Eye For Film >> Movies >> The Silent Child (2017) Film Review
The Silent Child
Reviewed by: Amber Wilkinson
Actor Chris Overton makes a strong directorial debut with his Oscar-nominated short The Silent Child, written by and starring his fiance Rachel Shenton. Title cards at the end of the film note that more than 78 per cent of deaf kids start school with no specialist support in place. If you're having trouble imagining what that might mean, you'll understand by the time you've watched the film, which shows how easy it is for deaf children to become isolated, even within their own home.
Libby (Maisie Sly) is four, the youngest in her family, she is also profoundly deaf. That means that during busy breakfasts, she more or less watches from the sidelines as mum Sue (Rachel Fielding), dad Paul (Philip York) chat away with her older siblings. When social worker Joanne (Shenton) starts to visit and teach her sign language, a world of possibilities begin to open up for her - but now it is mum who begins to feel isolated.
Although the film's subject is deafness, Shelton and Overton really want us to see exactly what can happen to a youngster viewed as 'less able' by those around her simply because she is unable to communicate in exactly the same way that they can.

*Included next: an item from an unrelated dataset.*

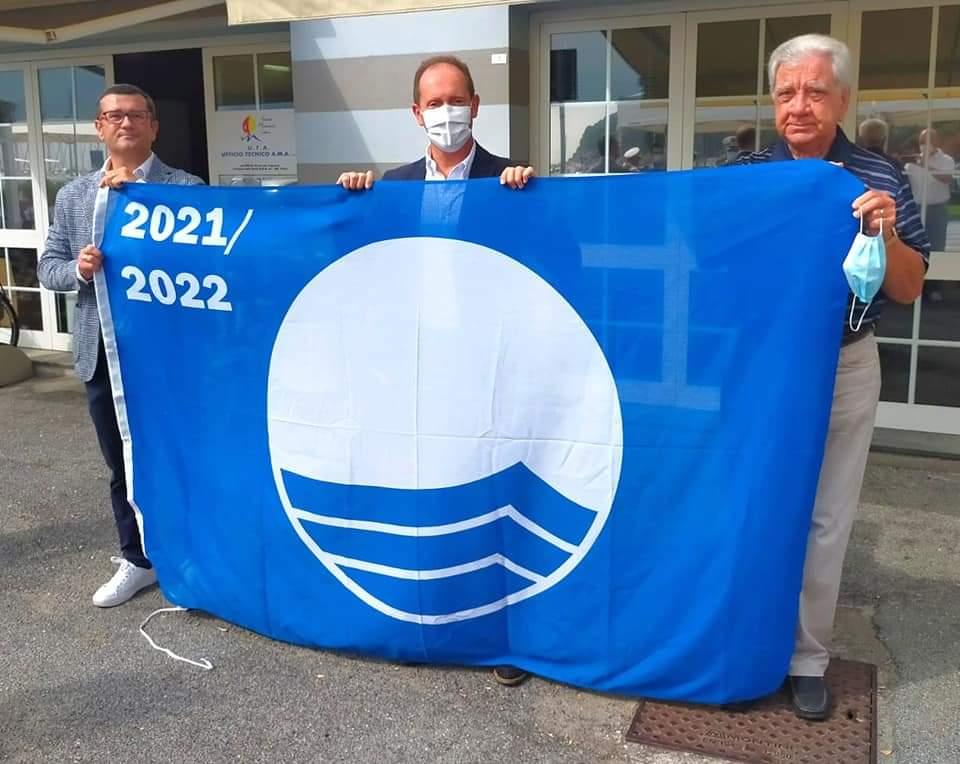 Bandiera blu al porto di Andora 02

Overton uses the visuals of sign language well, showing how they offer real freedom of expression for the previously sidelined Libby and, at one point, kills the sound completely to immerse us fully in her world. In one of the film's most uplifting moments, we see Libby in a room with other deaf people as she suddenly realises she can understand what they are saying - a pleasure as simple as feeding the ducks, but one the hearing community take for granted.

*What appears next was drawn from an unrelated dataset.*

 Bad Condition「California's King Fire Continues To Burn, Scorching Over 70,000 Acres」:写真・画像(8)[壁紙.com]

Shenton - a long-time advocate for deaf issues - has the sort of smile that lights up a room and helps to elicit a winning and natural performance from the film's young deaf star Sly. It's also worth looking out for composer Amir Konjani in the future, whose gently supportive score captures the film's bittersweet mood.
The filmmakers do not want you to feel good after this short, they want you to think and admirable though that is, the ultimate weight they put on the factual educational message is at odds with a fully satisfying fictional resolution.